We were in about as exposed a position as could probably have been found on any front, but for the moment there was an ominous lull which portended no good, and so it turned out. The respite was not to last long; the Asiago plateau is far too important a sector of the front to be left long in quietude.

The little town must have been a delightful place before the war, and even now, destroyed though it mostly is, there are a few picturesque corners which the bombardment has spared. There were comparatively very few soldiers about, and the deserted, ruined streets looked unutterably sad; but right in the centre, on an open piece of waste ground, sheltered by some tall houses and a roughly made “screen” of odd pieces of corrugated iron, a regiment was waiting for nightfall to proceed to the trenches outside the town.

I had a good look through an aperture in the screen: the men were noticeably subdued in their demeanour, as well they might be, considering that at any moment they might be under a hail of projectiles and with no means of escaping it.

They had evidently been on the road for some time, as they all looked grimy with dust and dirt and tired out, judging from the way most of them were lying about sleeping.
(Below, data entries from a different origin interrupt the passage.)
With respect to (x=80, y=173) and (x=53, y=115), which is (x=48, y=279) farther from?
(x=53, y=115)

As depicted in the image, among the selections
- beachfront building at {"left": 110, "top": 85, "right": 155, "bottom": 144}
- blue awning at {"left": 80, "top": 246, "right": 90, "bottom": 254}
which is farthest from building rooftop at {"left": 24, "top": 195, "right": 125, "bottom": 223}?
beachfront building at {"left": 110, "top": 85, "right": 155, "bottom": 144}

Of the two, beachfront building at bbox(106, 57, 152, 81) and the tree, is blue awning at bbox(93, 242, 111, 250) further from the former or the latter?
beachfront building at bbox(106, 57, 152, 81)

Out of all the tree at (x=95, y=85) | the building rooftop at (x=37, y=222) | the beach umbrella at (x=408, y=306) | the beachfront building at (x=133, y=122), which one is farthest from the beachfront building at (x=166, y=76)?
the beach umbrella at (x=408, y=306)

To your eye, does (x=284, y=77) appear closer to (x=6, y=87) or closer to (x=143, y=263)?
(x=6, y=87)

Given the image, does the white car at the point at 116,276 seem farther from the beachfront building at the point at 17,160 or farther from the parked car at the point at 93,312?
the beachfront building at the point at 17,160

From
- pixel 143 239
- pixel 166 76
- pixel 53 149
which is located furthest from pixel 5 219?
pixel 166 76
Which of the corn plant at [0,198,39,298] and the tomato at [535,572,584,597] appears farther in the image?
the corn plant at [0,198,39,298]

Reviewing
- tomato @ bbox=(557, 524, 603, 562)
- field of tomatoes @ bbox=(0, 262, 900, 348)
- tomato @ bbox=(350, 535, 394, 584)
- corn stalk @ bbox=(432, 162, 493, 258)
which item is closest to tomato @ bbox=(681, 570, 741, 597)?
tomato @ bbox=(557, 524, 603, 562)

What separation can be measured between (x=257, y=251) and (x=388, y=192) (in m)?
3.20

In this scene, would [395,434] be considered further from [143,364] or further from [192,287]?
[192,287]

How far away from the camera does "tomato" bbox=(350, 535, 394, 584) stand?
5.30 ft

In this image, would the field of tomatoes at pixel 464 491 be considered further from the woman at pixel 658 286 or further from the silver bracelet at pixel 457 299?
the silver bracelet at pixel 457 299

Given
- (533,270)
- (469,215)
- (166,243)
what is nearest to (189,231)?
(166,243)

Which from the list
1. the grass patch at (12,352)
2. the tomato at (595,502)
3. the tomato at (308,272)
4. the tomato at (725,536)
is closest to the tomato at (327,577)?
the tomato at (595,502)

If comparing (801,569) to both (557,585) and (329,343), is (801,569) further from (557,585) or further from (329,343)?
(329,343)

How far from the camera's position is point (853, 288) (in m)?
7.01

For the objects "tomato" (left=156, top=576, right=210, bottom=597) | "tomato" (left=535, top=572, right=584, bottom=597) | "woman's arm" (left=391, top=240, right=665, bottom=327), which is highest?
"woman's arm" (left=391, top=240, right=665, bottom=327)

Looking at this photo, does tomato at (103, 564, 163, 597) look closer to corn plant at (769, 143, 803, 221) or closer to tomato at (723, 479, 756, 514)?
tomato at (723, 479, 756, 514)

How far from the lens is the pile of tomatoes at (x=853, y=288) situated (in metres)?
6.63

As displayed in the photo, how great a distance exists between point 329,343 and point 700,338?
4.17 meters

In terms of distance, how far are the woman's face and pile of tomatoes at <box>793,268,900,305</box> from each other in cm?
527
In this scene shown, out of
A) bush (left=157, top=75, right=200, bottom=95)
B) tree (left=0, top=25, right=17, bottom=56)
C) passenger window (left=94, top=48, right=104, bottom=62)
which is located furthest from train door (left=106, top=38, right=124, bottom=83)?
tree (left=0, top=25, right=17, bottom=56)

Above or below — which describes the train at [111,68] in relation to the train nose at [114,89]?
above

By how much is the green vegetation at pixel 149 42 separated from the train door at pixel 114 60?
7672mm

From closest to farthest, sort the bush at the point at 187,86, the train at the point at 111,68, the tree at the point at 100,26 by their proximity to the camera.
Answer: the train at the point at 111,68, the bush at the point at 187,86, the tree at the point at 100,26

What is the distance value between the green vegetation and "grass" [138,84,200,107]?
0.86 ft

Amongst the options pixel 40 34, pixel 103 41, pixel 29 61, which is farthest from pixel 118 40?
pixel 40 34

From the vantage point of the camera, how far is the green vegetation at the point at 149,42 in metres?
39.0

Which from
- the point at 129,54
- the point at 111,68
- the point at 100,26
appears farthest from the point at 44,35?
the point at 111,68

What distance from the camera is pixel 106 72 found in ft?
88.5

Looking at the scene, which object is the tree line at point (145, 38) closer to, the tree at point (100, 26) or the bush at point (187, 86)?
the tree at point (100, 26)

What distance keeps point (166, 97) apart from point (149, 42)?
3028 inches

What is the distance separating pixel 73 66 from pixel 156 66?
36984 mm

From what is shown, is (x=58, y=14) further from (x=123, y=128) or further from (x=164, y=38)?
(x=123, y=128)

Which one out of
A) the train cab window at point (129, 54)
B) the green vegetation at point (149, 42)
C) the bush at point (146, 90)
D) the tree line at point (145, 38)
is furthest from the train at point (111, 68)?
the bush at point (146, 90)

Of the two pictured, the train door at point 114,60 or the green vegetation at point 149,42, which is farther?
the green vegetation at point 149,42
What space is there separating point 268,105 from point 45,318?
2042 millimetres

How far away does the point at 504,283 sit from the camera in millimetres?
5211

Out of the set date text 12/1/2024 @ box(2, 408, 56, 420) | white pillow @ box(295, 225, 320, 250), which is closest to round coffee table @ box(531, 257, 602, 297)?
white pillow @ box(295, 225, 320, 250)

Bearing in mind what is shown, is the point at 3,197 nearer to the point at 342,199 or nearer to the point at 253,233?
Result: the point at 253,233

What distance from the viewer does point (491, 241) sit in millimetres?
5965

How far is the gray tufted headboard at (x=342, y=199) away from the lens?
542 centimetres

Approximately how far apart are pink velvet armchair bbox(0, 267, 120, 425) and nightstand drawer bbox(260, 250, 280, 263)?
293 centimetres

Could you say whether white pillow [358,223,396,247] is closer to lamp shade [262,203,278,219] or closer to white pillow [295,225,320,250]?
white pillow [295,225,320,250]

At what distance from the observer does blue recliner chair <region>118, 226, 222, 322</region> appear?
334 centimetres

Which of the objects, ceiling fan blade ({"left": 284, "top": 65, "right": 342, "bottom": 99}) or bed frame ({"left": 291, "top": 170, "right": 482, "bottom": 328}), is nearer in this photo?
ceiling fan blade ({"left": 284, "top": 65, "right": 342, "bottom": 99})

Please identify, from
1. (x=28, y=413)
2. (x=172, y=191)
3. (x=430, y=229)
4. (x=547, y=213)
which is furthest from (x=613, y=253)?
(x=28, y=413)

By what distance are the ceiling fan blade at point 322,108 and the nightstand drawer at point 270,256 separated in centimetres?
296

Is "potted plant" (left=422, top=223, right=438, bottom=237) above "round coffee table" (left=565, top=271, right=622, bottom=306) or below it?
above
It was an extremely sad spectacle, and I had no inclination to make a sketch of it, novel though it was.

We enquired our way to the quarters of the Divisional Commandant, as my companion had a letter to deliver to him, and an officer we met sent some one with us to show us the house, as outwardly there was no indication of its being occupied. The number of deep dug-outs protected with sand-bags one saw everywhere was sufficient proof of the awful time the men stationed here went through. As we went along we were constantly meeting stretcher-bearers bringing along wounded men. At the corners of streets men were sheltering close up to the walls as though expecting at any moment something to happen.

The Commandant’s “office” was in a house that had suffered badly: there were gaping cracks in the walls, and it looked as if any explosion near it would bring it down with a run.

There were quite a number of staff clerks at work in the ground-floor rooms, and the telephone bells were ringing incessantly.

We were received by the Commandant with much cordiality, and the position of affairs in the immediate vicinity explained to us very lucidly by means of a big military chart fastened to a table in one of the rooms, but he expressed regret at our having come just on that particular day as a big attack by the artillery was timed to commence at eleven o’clock (it was then 10.45), and he feared we should not be able to get back so soon as we wished.

As though in defiant response to his statement, there was at that moment a loud report from an Austrian battery, and a big shell screeched by overhead.

There was still a quarter of an hour to spare before the Italian guns were to start off, so the Commandant suggested our going upstairs to the third floor to have a peep at the Italian and Austrian trenches through a shell-hole in the roof. The house was quite new and built in flats, which had evidently been occupied by fairly well-to-do people.